(RxWiki News) More boys are diagnosed with attention deficit hyperactivity disorder (ADHD) than girls. But more of these girls are vulnerable to having other problems later in life.
A recent Finnish study finds both boys and girls with ADHD have increased risks of developing alcohol and substance abuse problems as they move into adulthood. But those vulnerabilities vary between boys and girls, according to researchers at University of Helsinki and University of Jyväskylä, Finland.
"Girls with ADHD are more likely to have alcohol and substance abuse problems."
The study involved 1545 Finnish adolescents who had been diagnosed with ADHD between the ages of 11 and 12 using standard testing methods, including parent and teacher reporting of symptoms. Then at age 14, these adolescents were assessed for substance use disorders and attendant psychiatric problems.

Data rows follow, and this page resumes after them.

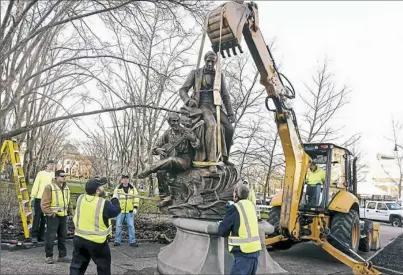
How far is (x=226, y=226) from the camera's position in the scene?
16.0 feet

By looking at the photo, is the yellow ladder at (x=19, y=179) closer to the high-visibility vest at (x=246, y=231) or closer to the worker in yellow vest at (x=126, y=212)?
the worker in yellow vest at (x=126, y=212)

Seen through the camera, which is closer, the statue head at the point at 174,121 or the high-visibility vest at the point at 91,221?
the high-visibility vest at the point at 91,221

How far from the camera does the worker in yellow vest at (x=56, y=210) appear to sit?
743cm

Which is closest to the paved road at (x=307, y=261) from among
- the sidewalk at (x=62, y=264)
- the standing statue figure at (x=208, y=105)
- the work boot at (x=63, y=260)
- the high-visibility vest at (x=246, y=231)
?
the sidewalk at (x=62, y=264)

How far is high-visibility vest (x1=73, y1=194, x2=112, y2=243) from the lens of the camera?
5.47m

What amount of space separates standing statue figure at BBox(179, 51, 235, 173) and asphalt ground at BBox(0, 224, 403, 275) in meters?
2.37

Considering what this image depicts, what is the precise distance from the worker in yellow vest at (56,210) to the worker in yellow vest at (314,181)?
18.0ft

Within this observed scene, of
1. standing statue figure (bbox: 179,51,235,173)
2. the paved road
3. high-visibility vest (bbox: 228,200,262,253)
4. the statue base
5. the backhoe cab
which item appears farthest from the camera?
the backhoe cab

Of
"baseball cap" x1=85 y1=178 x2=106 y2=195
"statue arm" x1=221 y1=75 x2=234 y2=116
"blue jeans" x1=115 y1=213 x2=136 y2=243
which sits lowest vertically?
"blue jeans" x1=115 y1=213 x2=136 y2=243

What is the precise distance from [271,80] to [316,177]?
305 cm

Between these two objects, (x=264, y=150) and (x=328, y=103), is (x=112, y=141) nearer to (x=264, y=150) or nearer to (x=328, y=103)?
(x=264, y=150)

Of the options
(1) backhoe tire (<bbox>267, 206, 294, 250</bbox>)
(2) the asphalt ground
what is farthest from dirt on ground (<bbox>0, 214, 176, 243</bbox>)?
Answer: (1) backhoe tire (<bbox>267, 206, 294, 250</bbox>)

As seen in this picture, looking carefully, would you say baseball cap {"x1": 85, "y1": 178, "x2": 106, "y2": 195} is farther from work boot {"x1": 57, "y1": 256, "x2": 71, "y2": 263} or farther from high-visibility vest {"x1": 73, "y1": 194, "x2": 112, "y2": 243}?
work boot {"x1": 57, "y1": 256, "x2": 71, "y2": 263}

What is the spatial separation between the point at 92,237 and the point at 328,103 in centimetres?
2454
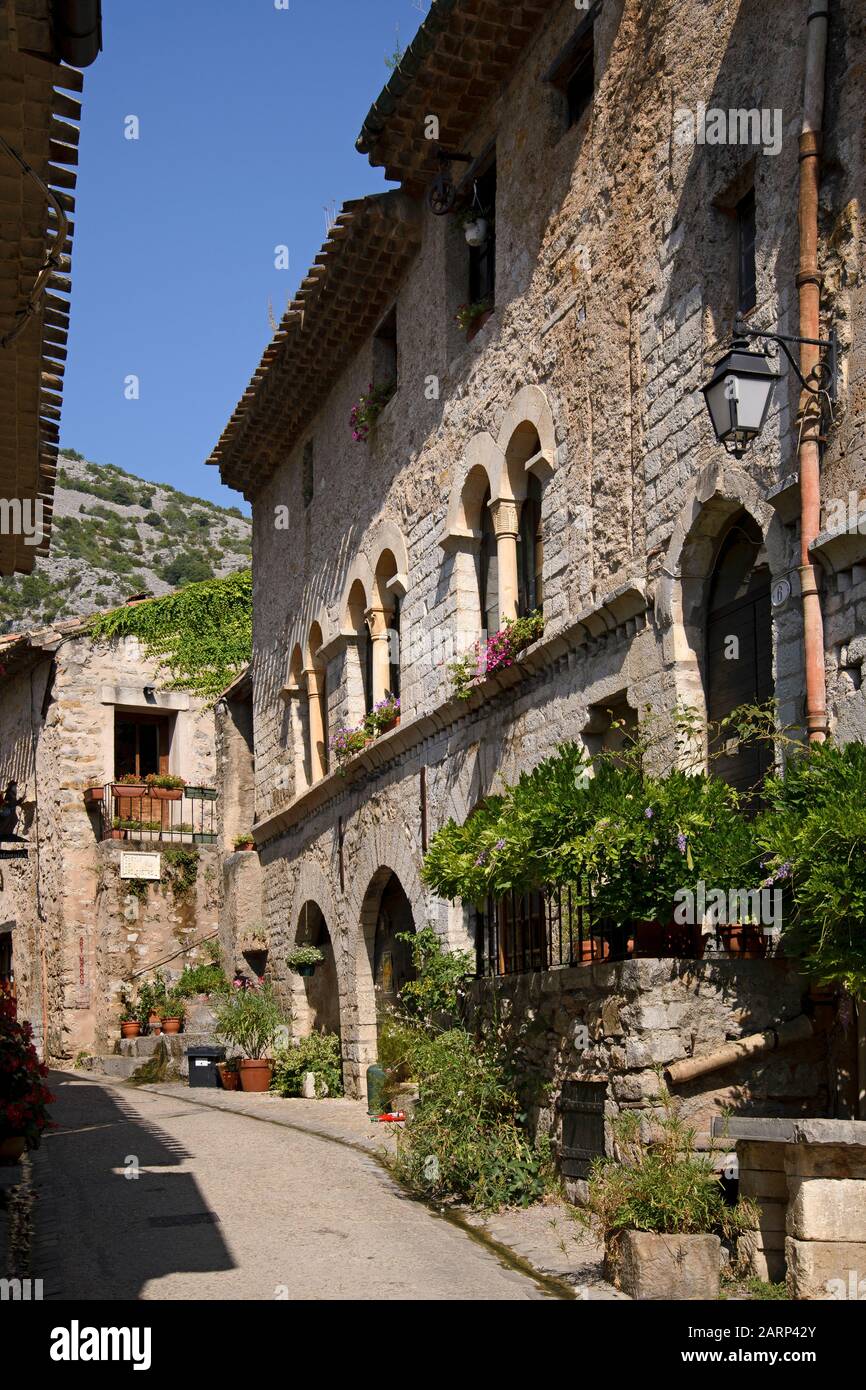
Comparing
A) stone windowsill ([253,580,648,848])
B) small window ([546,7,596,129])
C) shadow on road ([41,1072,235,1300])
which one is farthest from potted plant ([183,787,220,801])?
small window ([546,7,596,129])

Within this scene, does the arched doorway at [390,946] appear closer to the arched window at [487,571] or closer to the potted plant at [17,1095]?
the arched window at [487,571]

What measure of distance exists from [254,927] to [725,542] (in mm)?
12533

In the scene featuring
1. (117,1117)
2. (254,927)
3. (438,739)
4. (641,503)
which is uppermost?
(641,503)

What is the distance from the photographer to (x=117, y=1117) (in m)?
14.1

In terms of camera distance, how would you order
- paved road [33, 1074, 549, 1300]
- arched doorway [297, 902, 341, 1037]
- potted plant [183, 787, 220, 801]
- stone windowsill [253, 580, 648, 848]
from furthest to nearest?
potted plant [183, 787, 220, 801], arched doorway [297, 902, 341, 1037], stone windowsill [253, 580, 648, 848], paved road [33, 1074, 549, 1300]

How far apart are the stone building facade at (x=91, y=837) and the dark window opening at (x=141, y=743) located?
0.02 metres

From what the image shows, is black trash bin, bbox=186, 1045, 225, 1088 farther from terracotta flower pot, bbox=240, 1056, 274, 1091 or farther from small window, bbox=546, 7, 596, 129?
small window, bbox=546, 7, 596, 129

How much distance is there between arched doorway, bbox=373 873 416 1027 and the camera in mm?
15594

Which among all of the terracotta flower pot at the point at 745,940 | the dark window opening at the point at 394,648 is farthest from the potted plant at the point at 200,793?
the terracotta flower pot at the point at 745,940

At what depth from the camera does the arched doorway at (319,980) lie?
1805 cm

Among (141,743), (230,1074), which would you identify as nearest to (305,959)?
(230,1074)

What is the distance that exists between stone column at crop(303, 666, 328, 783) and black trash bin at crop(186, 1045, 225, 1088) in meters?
3.51
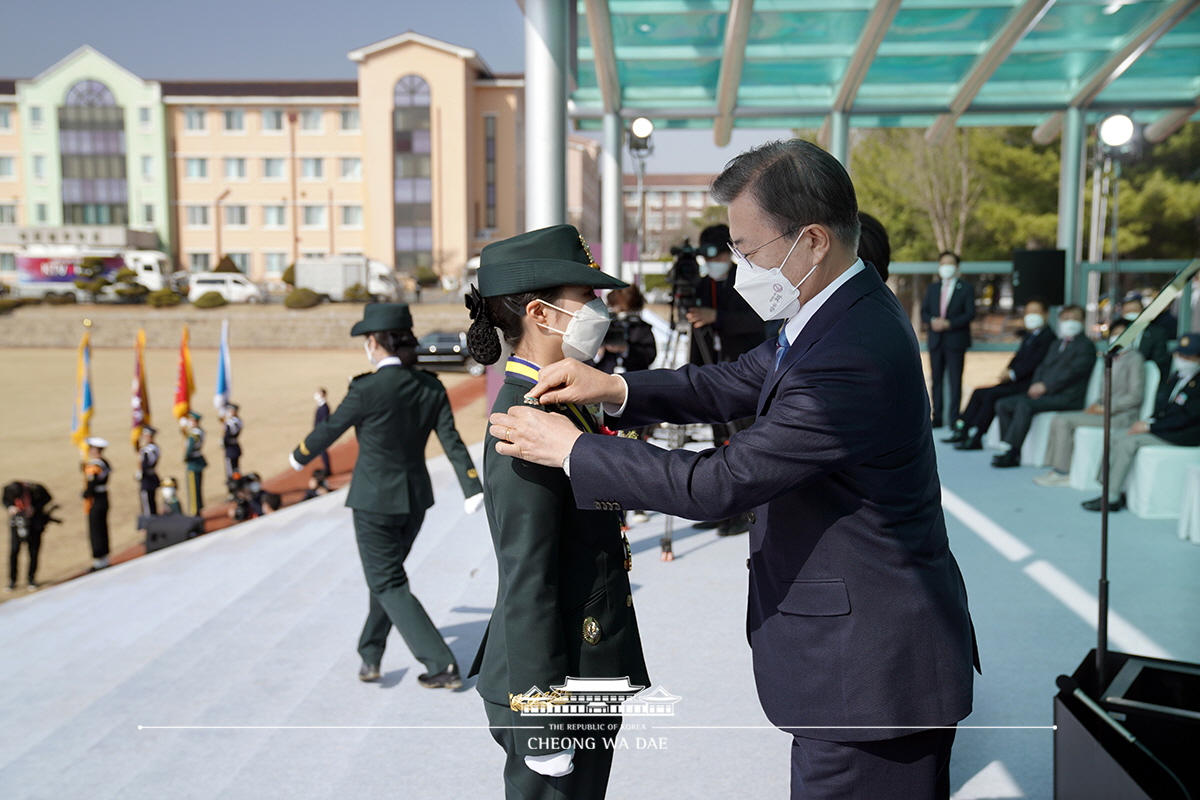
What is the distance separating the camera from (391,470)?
421 cm

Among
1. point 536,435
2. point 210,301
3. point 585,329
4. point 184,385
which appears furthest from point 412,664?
point 210,301

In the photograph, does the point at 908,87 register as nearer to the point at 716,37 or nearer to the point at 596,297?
the point at 716,37

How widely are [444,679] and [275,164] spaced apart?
5951 centimetres

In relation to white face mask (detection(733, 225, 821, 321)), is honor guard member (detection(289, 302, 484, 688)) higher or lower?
lower

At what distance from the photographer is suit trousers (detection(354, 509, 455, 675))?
13.1 feet

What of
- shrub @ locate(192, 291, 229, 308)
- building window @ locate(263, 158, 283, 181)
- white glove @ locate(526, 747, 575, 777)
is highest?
building window @ locate(263, 158, 283, 181)

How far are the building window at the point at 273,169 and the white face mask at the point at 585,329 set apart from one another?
2397 inches

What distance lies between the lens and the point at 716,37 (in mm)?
9234

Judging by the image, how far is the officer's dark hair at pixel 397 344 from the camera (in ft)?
14.2

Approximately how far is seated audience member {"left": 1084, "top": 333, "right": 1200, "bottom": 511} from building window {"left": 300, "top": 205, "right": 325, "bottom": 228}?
56575 millimetres

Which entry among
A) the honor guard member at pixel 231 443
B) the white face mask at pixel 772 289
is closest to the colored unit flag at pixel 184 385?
the honor guard member at pixel 231 443

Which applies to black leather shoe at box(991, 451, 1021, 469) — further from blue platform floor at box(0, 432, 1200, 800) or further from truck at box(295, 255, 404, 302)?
truck at box(295, 255, 404, 302)

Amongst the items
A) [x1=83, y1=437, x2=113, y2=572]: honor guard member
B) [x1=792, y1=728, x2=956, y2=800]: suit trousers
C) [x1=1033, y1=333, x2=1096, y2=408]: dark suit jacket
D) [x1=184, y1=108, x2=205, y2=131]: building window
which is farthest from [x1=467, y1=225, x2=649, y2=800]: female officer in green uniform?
[x1=184, y1=108, x2=205, y2=131]: building window

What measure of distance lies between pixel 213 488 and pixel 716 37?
493 inches
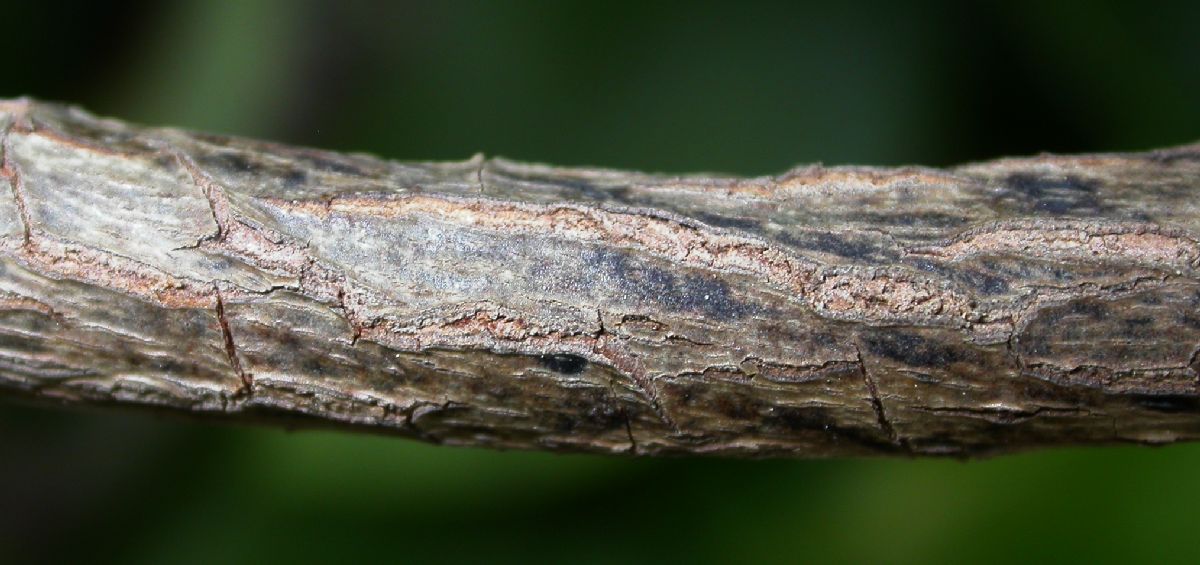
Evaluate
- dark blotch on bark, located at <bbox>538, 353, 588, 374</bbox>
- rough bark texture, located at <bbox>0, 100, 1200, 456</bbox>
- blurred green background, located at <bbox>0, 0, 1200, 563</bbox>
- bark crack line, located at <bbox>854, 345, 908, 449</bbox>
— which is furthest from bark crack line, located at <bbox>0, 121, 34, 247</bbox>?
blurred green background, located at <bbox>0, 0, 1200, 563</bbox>

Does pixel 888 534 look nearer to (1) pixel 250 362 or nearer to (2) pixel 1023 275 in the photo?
(2) pixel 1023 275

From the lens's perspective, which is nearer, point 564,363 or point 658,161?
point 564,363

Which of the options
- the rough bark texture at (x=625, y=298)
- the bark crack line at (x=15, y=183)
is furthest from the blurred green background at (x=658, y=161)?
the bark crack line at (x=15, y=183)

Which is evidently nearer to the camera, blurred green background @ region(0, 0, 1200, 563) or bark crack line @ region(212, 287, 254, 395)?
bark crack line @ region(212, 287, 254, 395)

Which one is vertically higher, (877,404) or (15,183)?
(15,183)

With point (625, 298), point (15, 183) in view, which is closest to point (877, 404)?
point (625, 298)

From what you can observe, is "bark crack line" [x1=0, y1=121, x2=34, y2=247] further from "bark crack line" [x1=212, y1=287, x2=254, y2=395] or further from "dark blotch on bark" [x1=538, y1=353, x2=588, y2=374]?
"dark blotch on bark" [x1=538, y1=353, x2=588, y2=374]

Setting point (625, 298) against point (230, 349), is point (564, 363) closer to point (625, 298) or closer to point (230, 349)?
point (625, 298)
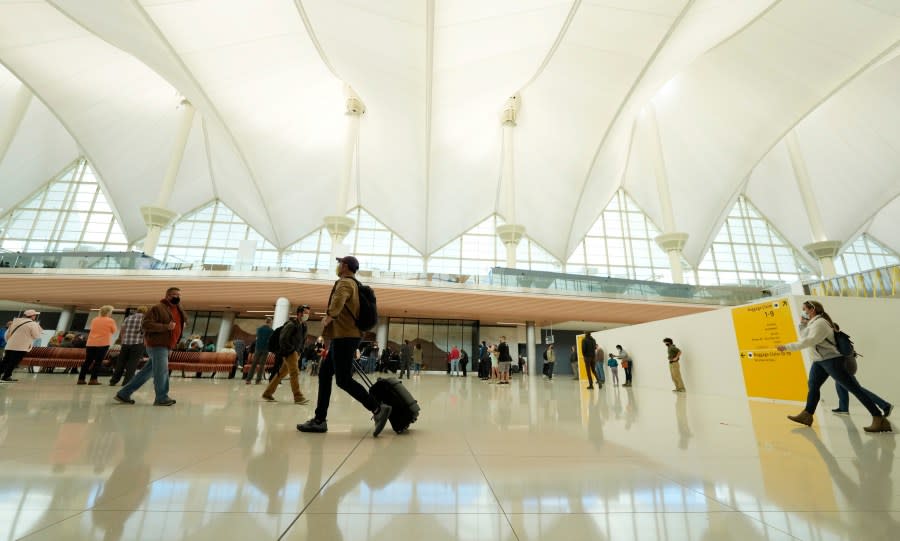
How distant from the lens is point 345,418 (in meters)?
4.25

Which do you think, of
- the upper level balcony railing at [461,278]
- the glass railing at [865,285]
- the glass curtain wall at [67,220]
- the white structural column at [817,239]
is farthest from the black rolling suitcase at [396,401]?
the glass curtain wall at [67,220]

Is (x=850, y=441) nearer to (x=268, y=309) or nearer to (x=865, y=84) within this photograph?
(x=268, y=309)

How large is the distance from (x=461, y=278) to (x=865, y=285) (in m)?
15.1

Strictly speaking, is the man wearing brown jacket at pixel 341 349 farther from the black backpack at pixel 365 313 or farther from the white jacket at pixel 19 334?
the white jacket at pixel 19 334

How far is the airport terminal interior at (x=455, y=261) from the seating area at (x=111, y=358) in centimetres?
7

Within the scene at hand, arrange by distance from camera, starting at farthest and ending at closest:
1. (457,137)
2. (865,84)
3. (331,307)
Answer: (457,137)
(865,84)
(331,307)

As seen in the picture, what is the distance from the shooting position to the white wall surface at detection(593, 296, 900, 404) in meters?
7.02

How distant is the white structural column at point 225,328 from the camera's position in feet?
73.3

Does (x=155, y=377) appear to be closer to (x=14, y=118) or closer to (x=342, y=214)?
(x=342, y=214)

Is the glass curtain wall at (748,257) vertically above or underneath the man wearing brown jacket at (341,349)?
above

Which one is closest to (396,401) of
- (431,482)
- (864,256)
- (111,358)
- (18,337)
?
(431,482)

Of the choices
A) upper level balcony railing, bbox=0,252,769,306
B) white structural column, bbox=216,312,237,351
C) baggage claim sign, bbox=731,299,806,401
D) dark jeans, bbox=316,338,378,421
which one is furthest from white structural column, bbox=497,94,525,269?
dark jeans, bbox=316,338,378,421

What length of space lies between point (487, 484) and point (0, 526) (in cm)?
Result: 186

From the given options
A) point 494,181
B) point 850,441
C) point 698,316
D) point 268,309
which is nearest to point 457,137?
point 494,181
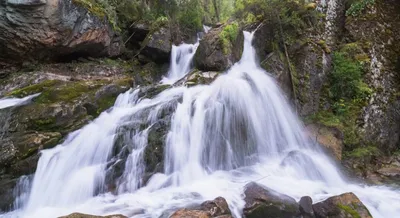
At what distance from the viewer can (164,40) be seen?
Answer: 11609 mm

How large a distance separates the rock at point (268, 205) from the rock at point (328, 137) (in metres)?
3.27

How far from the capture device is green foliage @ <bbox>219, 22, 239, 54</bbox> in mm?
9586

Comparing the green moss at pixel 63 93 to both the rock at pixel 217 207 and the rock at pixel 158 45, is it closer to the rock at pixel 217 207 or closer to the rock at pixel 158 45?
the rock at pixel 158 45

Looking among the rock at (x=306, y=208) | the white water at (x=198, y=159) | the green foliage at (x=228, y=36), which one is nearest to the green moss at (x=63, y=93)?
Result: the white water at (x=198, y=159)

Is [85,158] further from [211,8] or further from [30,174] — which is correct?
[211,8]

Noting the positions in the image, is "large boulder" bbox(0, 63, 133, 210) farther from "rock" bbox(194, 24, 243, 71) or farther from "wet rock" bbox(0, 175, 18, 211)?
"rock" bbox(194, 24, 243, 71)

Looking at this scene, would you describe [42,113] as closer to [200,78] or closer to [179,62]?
[200,78]

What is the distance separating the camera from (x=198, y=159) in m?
6.61

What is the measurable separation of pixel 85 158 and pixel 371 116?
8.17 metres

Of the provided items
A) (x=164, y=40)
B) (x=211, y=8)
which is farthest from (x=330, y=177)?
(x=211, y=8)

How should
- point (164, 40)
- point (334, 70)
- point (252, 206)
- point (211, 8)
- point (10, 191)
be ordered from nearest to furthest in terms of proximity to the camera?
point (252, 206) < point (10, 191) < point (334, 70) < point (164, 40) < point (211, 8)

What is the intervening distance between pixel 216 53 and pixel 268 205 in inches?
237

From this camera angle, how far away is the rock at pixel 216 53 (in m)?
9.43

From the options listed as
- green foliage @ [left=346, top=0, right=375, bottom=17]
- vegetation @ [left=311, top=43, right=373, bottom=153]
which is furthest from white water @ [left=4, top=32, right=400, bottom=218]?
green foliage @ [left=346, top=0, right=375, bottom=17]
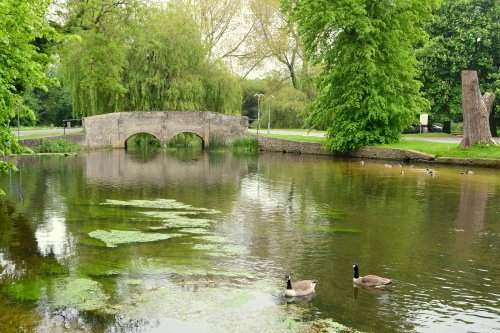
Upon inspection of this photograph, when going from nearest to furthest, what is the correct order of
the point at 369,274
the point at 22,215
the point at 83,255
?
the point at 369,274 < the point at 83,255 < the point at 22,215

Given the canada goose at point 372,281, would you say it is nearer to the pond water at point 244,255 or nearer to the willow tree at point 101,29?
the pond water at point 244,255

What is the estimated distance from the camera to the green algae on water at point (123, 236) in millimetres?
14922

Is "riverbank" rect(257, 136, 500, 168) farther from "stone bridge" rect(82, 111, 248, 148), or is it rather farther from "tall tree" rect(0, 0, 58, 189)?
"tall tree" rect(0, 0, 58, 189)

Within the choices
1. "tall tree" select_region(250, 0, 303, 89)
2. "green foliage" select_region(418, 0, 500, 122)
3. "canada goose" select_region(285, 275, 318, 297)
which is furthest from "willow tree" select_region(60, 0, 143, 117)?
"tall tree" select_region(250, 0, 303, 89)

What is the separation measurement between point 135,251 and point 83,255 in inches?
47.8

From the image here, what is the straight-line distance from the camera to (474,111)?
113 ft

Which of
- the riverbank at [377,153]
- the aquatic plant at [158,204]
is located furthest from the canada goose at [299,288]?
the riverbank at [377,153]

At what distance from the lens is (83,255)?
1358cm

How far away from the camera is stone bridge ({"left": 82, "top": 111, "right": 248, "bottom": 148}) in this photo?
49781 mm

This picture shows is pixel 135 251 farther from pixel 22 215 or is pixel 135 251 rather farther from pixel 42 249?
pixel 22 215

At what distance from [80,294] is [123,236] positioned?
4.63m

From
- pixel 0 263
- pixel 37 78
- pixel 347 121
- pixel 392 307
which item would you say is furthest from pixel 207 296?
pixel 347 121

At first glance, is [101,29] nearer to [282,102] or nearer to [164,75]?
[164,75]

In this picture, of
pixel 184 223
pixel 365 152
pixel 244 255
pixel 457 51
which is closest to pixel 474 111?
pixel 365 152
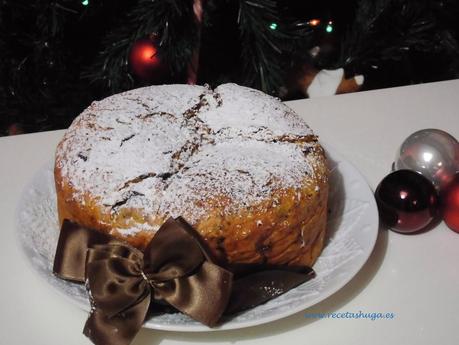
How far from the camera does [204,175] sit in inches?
34.9

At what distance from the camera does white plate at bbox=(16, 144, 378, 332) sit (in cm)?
82

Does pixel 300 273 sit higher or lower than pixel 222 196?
lower

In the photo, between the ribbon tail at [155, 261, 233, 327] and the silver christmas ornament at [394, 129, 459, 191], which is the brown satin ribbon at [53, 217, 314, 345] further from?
the silver christmas ornament at [394, 129, 459, 191]

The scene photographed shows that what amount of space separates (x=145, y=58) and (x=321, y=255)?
759mm

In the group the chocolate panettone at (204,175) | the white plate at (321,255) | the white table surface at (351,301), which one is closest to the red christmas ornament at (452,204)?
the white table surface at (351,301)

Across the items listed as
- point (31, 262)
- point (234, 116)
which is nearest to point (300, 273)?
point (234, 116)

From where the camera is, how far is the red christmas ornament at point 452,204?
3.51ft

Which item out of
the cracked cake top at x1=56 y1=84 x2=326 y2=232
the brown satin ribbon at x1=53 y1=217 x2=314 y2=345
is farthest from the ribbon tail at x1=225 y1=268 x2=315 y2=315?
the cracked cake top at x1=56 y1=84 x2=326 y2=232

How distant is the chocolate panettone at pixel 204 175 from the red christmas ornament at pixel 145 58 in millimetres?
387

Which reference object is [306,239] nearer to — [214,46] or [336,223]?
[336,223]

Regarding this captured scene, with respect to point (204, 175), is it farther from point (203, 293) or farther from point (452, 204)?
point (452, 204)

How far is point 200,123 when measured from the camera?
103 centimetres

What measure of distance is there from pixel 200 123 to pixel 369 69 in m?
0.97

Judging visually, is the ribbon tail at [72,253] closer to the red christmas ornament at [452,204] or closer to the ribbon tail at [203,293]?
the ribbon tail at [203,293]
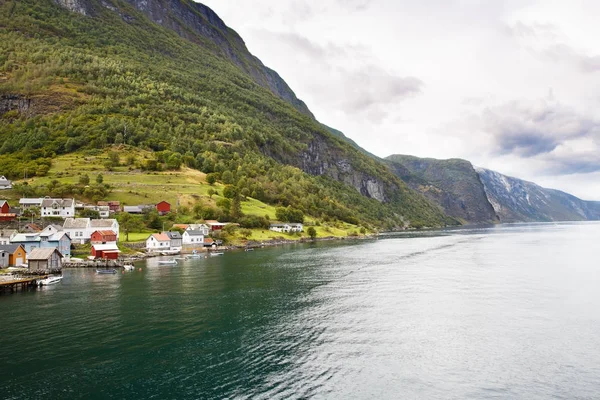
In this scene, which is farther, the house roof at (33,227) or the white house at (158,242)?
the white house at (158,242)

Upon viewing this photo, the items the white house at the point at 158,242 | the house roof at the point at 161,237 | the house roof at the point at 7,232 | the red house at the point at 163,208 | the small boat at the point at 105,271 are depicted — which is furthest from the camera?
the red house at the point at 163,208

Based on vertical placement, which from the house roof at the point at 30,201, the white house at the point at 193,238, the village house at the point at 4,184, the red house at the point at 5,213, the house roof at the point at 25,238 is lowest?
the white house at the point at 193,238

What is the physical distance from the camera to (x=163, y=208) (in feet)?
477

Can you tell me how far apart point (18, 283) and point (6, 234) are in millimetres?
43874

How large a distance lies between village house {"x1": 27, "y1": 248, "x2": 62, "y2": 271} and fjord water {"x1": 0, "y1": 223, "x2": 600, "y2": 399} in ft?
32.9

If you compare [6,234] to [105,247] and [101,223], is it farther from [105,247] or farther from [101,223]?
[105,247]

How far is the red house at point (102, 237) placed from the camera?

Later, at age 17.5 the participants completed questionnaires about their alcohol and drug habits.
The study found:
- ADHD symptoms were more common in boys than girls
- ADHD symptoms in girls tended to predict later alcohol/substance use problems
- Only in girls were ADHD symptoms significant predictors of alcohol abuse and illicit drug use at age 14
- Parental and teacher reporting of attention problems served to accurately predict these problems experienced by girls throughout adolescence
Psychiatrist Dr. Elina Sihvolva, the lead author of this study, says that inattention and hyperactivity may foretell problematic behavior around drugs and alcohol more often in girls than in boys.
She adds these behavior symptoms should be assessed further in the community so that they don't jeopardize "adolescents’ successful transitioning into adult roles.”
This work was published in Psychological Medicine 2011.